Une jeune fillette voulant moudre son bled, Albanese, sixième recueil de chansons
  • Une « Bourrée Saintongeoise » et une « Bourrée Provençale » sont écrites à 6-8, la première apparaît dans la Clé du Caveau (« Exprès pour vous j’ons pris cette fauvette », voir plus loin). Il est difficile d’établir un rapport musical entre ces deux airs et les répertoires de bourrées que nous connaissons.
  • En revanche, un air d’ « Anglaise » (famille de contredanses en lignes très en vogue à cette époque) correspond tout à fait à la première phrase de la « Bourrée d’Ambert » de l’Album Auvergnat (« Ah ! Te l’auras pas, te l’auras pas, la débrayada ») ; un « Waltzer », curieusement à deux temps, est tout à fait semblable aux bourrées à deux temps instrumentales de cette époque (et donc aux allemandes) ; une « Allemande à trois » a une phrase commune avec la bourrée N°18 du recueil De Raoulx (voir plus loin).

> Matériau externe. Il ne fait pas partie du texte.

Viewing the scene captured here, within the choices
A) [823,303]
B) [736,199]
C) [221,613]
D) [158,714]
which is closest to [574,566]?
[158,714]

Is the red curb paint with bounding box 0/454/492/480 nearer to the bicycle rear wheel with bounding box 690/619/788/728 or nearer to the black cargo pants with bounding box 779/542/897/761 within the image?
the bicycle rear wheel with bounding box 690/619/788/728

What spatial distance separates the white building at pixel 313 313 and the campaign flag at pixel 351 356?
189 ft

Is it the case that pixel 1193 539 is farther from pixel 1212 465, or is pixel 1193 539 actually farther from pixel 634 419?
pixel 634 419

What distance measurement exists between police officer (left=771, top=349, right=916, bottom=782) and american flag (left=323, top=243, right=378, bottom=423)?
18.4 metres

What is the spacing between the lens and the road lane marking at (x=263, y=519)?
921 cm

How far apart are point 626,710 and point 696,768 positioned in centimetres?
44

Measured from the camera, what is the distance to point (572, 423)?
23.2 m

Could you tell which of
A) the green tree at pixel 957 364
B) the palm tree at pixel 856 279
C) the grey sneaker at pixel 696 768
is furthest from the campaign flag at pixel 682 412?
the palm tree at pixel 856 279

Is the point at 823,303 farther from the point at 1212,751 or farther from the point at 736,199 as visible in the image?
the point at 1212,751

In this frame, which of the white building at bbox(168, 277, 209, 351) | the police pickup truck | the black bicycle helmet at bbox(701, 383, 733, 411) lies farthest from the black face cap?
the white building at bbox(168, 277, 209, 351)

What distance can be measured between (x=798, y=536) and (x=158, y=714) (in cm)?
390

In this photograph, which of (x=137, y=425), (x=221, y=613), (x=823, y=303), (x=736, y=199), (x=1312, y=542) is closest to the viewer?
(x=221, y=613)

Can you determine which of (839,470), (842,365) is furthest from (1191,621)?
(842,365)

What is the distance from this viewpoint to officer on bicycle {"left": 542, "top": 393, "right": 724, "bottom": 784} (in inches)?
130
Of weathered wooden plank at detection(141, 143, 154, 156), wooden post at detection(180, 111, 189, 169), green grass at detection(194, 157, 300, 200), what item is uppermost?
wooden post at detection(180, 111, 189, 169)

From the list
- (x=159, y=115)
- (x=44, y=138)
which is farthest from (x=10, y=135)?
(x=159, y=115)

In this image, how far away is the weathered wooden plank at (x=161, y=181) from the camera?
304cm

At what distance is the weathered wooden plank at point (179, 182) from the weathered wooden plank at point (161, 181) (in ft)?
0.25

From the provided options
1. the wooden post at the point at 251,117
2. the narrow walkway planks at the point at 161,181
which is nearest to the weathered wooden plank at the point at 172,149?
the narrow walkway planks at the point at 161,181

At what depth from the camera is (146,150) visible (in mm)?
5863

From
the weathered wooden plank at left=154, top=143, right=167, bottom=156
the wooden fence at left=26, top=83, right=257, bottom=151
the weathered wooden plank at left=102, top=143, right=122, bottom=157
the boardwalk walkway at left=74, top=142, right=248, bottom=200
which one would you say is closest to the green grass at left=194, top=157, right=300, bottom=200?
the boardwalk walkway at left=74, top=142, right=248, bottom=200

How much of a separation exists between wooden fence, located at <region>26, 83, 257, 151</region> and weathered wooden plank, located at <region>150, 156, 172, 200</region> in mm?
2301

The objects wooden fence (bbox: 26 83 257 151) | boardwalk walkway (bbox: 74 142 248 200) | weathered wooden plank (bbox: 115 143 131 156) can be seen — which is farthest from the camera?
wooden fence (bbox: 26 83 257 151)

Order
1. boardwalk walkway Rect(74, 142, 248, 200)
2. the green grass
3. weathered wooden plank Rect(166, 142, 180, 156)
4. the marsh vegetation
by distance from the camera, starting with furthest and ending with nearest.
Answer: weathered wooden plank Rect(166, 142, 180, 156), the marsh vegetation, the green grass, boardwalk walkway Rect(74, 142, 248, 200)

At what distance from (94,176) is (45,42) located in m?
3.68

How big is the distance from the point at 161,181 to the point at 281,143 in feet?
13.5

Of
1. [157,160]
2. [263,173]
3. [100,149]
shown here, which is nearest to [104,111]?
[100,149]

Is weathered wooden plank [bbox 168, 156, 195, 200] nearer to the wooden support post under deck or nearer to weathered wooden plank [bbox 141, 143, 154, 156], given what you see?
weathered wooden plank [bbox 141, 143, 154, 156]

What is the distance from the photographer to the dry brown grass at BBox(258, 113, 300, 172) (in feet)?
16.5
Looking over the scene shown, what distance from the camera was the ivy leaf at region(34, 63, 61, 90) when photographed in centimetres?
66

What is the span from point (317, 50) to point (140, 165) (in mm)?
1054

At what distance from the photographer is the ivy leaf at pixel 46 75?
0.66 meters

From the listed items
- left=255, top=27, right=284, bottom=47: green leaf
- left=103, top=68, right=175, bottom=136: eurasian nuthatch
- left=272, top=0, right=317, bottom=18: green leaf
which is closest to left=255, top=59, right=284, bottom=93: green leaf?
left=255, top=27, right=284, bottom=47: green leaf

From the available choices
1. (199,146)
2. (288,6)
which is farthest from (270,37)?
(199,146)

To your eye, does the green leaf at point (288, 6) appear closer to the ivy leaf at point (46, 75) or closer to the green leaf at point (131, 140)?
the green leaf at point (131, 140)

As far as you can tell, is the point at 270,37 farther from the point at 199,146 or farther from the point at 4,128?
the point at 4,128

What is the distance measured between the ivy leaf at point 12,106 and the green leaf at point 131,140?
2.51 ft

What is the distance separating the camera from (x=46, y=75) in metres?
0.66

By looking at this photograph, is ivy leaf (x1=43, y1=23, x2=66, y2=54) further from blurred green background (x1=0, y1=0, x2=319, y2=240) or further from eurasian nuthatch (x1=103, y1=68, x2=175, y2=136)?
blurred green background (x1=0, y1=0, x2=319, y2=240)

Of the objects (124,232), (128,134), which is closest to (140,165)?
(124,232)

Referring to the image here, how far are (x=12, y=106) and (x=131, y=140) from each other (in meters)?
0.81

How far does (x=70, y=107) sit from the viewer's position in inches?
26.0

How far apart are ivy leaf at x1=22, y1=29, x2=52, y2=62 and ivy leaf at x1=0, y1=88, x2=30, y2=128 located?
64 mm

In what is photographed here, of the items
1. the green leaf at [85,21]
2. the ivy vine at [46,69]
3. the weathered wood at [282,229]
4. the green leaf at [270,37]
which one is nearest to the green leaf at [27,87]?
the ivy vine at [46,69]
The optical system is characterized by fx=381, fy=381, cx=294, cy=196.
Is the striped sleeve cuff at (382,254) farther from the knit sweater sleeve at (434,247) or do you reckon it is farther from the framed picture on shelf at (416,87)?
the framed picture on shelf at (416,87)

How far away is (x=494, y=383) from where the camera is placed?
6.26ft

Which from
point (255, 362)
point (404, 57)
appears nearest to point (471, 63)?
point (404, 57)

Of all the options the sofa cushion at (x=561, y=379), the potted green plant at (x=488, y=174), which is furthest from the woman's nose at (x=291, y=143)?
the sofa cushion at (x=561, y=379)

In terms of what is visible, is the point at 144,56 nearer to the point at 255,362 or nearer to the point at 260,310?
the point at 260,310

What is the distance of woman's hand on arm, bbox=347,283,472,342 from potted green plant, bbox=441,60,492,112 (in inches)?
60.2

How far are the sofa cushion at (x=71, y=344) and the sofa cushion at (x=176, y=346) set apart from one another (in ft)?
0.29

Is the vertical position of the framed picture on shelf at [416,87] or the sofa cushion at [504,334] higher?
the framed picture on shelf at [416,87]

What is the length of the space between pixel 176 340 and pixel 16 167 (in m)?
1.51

  • Enfin, la mélodie de la « Ronde de Rochat », danse collective et ludique, se retrouve telle quelle dans l’Album Auvergnat sous le titre « Bourrée de Sauxillanges », et par la suite dans d’autres recueils auvergnats. On la retrouvera ensuite en Bourbonnais, connue actuellement sous le nom de « Bourrée à Malochet » : Jean-François « Maxou » Heintzen en donne d’autres versions ici : https://lafeuilleamta.fr/2018/11/pdm10bis-les-bourrees-a-malochet . Il signale d’ailleurs que cet air a été recuilli par Xavier Vidal à Cahors, où il est célèbre sous le nom de « Le grand-père », comme farandole de carnaval (voir la revue « Pastel » du Conservatoire occitan, N°19, 1994, p.34, consultable ici : https://www.comdt.org/comdt-data/blog-pastel/documents/pastel_epuises/Pastel_19_1994.pdf ).

Il peut donc être assez troublant de constater, dans ces recueils, que des mélodies proches ou identiques à des airs de bourrée (à deux temps en l’occurence), peuvent être associées à des danses tout à fait autres, et à l’inverse, que le nom de bourrée soit donné à des airs d’une tout autre famille rythmique : des répertoires d’autres régions donnent aussi quelques airs en mesure à 6-8 appelés « bourrée ».